Instrução A: Reproduza fielmente o trecho do texto fornecido compreendido entre "Antonio Cláudio Mariz" e "favor ou contra.", incluindo ambos.

Texto fornecido:

A pregação de punições rigorosas, a repressão e a ameaça de cadeia para corruptos são fórmulas que apenas iludem a sociedade.
Antonio Cláudio Mariz de Oliveira, O Estado de S.Paulo
Existem temas que são adotados por políticos como símbolos de sua atuação dentro ou fora do Parlamento. Lembro-me da persistência – quase obstinação – do senador Nelson Carneiro em relação ao divórcio. Empreendeu uma incansável batalha em prol da possibilidade do rompimento do vínculo matrimonial. Contra a sua pregação ergueram-se vozes e forças poderosas. A Igreja, as entidades religiosas, a imprensa conservadora e todos os segmentos sociais que por razões diversas defendiam a ideia de ser o matrimônio indissolúvel se voltaram contra ele e contra o seu pleito.
Outra ardorosa postulação foi em prol da adoção da pena de morte no País. O seu prosélito foi o deputado Amaral Netto.
Discussões acerbas, nos dois casos, envolveram a sociedade, que se dividia. A favor ou contra.
O divórcio foi finalmente aprovado, mas a pena de morte continua proibida. O aborto é outra questão de infindáveis debates.

Dados fornecidos:
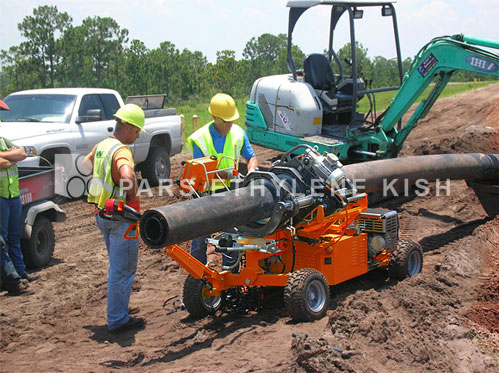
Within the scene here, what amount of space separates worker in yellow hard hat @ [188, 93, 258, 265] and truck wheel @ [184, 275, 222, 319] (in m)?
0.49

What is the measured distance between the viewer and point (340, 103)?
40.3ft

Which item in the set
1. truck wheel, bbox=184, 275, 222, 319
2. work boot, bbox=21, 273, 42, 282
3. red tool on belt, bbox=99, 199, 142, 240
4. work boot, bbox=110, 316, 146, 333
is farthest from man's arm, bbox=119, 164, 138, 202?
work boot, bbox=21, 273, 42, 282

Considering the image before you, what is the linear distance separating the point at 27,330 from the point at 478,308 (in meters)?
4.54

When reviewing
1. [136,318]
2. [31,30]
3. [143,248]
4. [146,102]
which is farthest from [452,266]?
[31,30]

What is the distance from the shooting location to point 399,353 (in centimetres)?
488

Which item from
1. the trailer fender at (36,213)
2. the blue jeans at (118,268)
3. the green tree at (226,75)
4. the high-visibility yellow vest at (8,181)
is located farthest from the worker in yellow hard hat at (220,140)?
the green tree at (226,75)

---

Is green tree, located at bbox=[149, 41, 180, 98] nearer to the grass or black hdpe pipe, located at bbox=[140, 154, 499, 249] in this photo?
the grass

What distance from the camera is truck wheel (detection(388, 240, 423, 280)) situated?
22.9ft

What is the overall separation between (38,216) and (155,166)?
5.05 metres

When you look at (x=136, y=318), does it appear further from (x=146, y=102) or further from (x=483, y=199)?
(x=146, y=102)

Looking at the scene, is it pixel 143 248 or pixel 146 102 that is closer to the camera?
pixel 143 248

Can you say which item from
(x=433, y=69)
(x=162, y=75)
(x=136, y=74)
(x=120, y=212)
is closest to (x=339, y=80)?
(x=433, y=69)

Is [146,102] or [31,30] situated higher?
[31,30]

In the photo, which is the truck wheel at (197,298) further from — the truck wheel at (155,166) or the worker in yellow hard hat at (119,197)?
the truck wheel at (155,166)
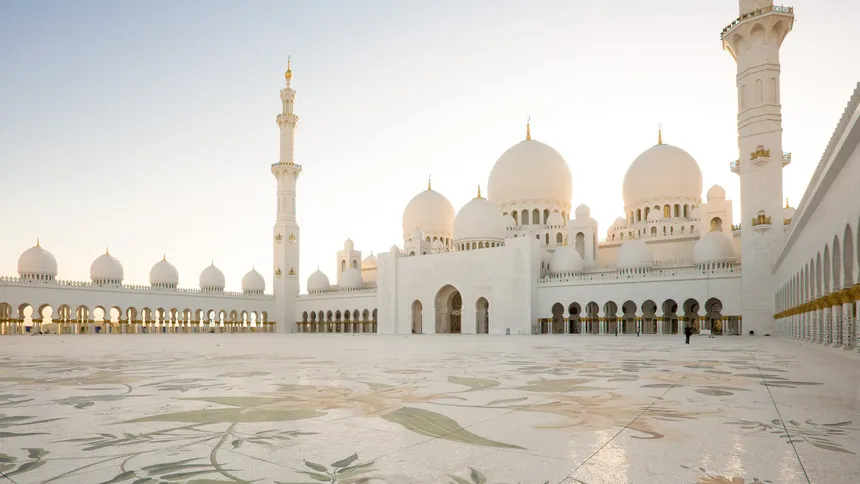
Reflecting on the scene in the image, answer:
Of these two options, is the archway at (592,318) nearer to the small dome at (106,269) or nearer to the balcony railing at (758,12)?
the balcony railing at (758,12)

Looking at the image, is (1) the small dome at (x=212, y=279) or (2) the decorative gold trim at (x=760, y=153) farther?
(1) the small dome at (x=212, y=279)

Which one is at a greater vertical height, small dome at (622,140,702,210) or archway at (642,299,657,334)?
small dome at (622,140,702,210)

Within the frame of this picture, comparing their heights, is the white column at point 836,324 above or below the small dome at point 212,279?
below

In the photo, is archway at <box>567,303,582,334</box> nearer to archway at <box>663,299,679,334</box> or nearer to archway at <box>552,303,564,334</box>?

---

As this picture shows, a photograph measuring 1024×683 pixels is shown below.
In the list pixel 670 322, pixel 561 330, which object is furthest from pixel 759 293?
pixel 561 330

Instrução B: Disponha como lista JSON de strings, uma para cada linha e sem as linhas em branco, as linhas da listagem situadas entre a que contém "Is [146,102] or [31,30] situated higher?" e a que contém "In the photo, is", inclusive. Deixe as imagens fora da resposta.

Resultado correto A:
Antonio Cláudio Mariz de Oliveira, O Estado de S.Paulo
Existem temas que são adotados por políticos como símbolos de sua atuação dentro ou fora do Parlamento. Lembro-me da persistência – quase obstinação – do senador Nelson Carneiro em relação ao divórcio. Empreendeu uma incansável batalha em prol da possibilidade do rompimento do vínculo matrimonial. Contra a sua pregação ergueram-se vozes e forças poderosas. A Igreja, as entidades religiosas, a imprensa conservadora e todos os segmentos sociais que por razões diversas defendiam a ideia de ser o matrimônio indissolúvel se voltaram contra ele e contra o seu pleito.
Outra ardorosa postulação foi em prol da adoção da pena de morte no País. O seu prosélito foi o deputado Amaral Netto.
Discussões acerbas, nos dois casos, envolveram a sociedade, que se dividia. A favor ou contra.

Resultado correto B:
[
  "Is [146,102] or [31,30] situated higher?",
  "[31,30]",
  "In the photo, which is the truck wheel at (197,298) further from — the truck wheel at (155,166) or the worker in yellow hard hat at (119,197)?",
  "the truck wheel at (155,166)",
  "Reflecting on the scene in the image, answer:",
  "Of these two options, is the archway at (592,318) nearer to the small dome at (106,269) or nearer to the balcony railing at (758,12)?",
  "the balcony railing at (758,12)",
  "Looking at the image, is (1) the small dome at (x=212, y=279) or (2) the decorative gold trim at (x=760, y=153) farther?",
  "(1) the small dome at (x=212, y=279)",
  "Which one is at a greater vertical height, small dome at (622,140,702,210) or archway at (642,299,657,334)?",
  "small dome at (622,140,702,210)",
  "Within the frame of this picture, comparing their heights, is the white column at point 836,324 above or below the small dome at point 212,279?",
  "below",
  "In the photo, is archway at <box>567,303,582,334</box> nearer to archway at <box>663,299,679,334</box> or nearer to archway at <box>552,303,564,334</box>?"
]